• **Kutipan Teks**:
========================

Bab ini berisi uraian tentang permasalahan-permasalah yang berkaitan dengan para nabi, yang merupakan bagian kedua dari dua bagian iman. Iman tersusun dari dua bagian. Pertama, iman kepada Allah Ta’ala, yakni haditsun-nafsi yang mengikuti pengenalan sifat yang wajib, yang mustahil dan yang mungkin bagi Allah Ta’ala. Uraian tentang bagian iman yang pertama ini sudah kami jelaskan pada Bab I. Adapun bagian iman yang kedua adalah iman kepada para rasul, yakni haditsun-nafsi yang mengikuti pengenalan sifat yang wajib, yang mustahil dan yang mungkin bagi para rasul Allah. Yang dimaksud dengan haditsun-nafsi adalah penerimaan dan keyakinan hati akan apa yang diketahuinya walaupun kesombongan tidak bisa menghalangi dia untuk membenarkannya.
Ketahuilah bahwa rasul adalah manusia laki-laki yang merdeka (bukan budak) yang diutus oleh Allah Ta’ala kepada hamba-hamba-Nya, untuk menyampaikan hukum-hukum-Nya yang bersifat taklifi dan wadh’i kepada mereka. Yang dimaksud dengan hukum taklifi dan wadh’i ialah kewajiban syariat yang pasti, kenyataan sesuatu menjadi syarat, atau menjadi sebab, atau penghalang, atau sah, atau rusak, serta hal-hal lain yang menjadi ikutannya, seperti janji dan ancaman-Nya. Adapun nabi adalah manusia laki-laki merdeka yang diberi wahyu oleh Allah Ta’ala berupa syari’at yang harus diamalkannya, entah kemudian dia diperintah untuk menyampaikan syari’at yang diterimanya itu kepada yang lain maupun tidak.
Kerasulan para rasul merupakan kelembutan dan rahmat dari Allah Ta’ala yang dengannya Dia mengistimewakan hamba-hamba-Nya yang Dia kehendaki. Dan kenabian tidak bisa diupayakan, entah dengan riyadhah (latihan spiritual), dengan mujahadah (memerangi nafsu) maupun dengan upaya-upaya lainnya. Kenabian semata-mata merupakan anugerah dari Allah Ta’ala, yang mengandung hikmah dan kemaslahatan.
Adapun jalan untuk menegaskan kerasulan, dilakukan dengan mukjizat. Mukjizat ialah perkara luar biasa yang menyalahi kebiasaan, dimunculkan untuk membenarkan dan memperkuat pengakuan kenabian para nabi. Seperti peristiwa keluarnya air dari jari-jari (Nabi Muhammad) dan peristiwa tidak terbakarnya Nabi Ibrahim saat dilempar ke dalam kobaran api. Mukjizat-mukjizat itu merupakan penegas yang amat jelas dari Allah Ta’ala akan kebenaran pengakuan kenabian para nabi.
Iman kita tidak akan sempurna sebelum kita mengenal para rasul Allah, dan iman kepada para rasul itu tidak akan didapat selain dengan mengetahui sifat-sifat yang wajib, yang mustahil dan yang ja’iz bagi mereka. Karena itu di sini kami akan menguraikan sifat-sifat yang wajib, yang mustahil dan yang ja’iz adanya pada diri para rasul.

========================

• **Data yang Disediakan**:
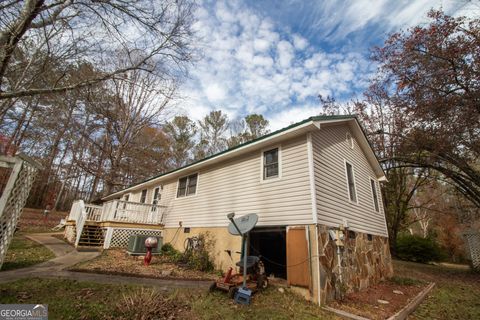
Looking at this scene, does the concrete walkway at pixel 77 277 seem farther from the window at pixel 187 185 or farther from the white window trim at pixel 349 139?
the white window trim at pixel 349 139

========================

• **Tugas yang Diberikan 1**: Menurut kutipan teks tentang rasul dan nabi, dengan apa kerasulan ditegaskan?
• **Tugas yang Diberikan 2**: Salin persis seluruh bagian kutipan teks tentang rasul dan nabi, mulai dari "Iman kita tidak" terus sampai "diri para rasul.".
Baris-baris data itu sama sekali tidak dipakai di sini.

• **Hasil Latihan 1**: Dengan mukjizat.

• **Hasil Latihan 2**:
Iman kita tidak akan sempurna sebelum kita mengenal para rasul Allah, dan iman kepada para rasul itu tidak akan didapat selain dengan mengetahui sifat-sifat yang wajib, yang mustahil dan yang ja’iz bagi mereka. Karena itu di sini kami akan menguraikan sifat-sifat yang wajib, yang mustahil dan yang ja’iz adanya pada diri para rasul.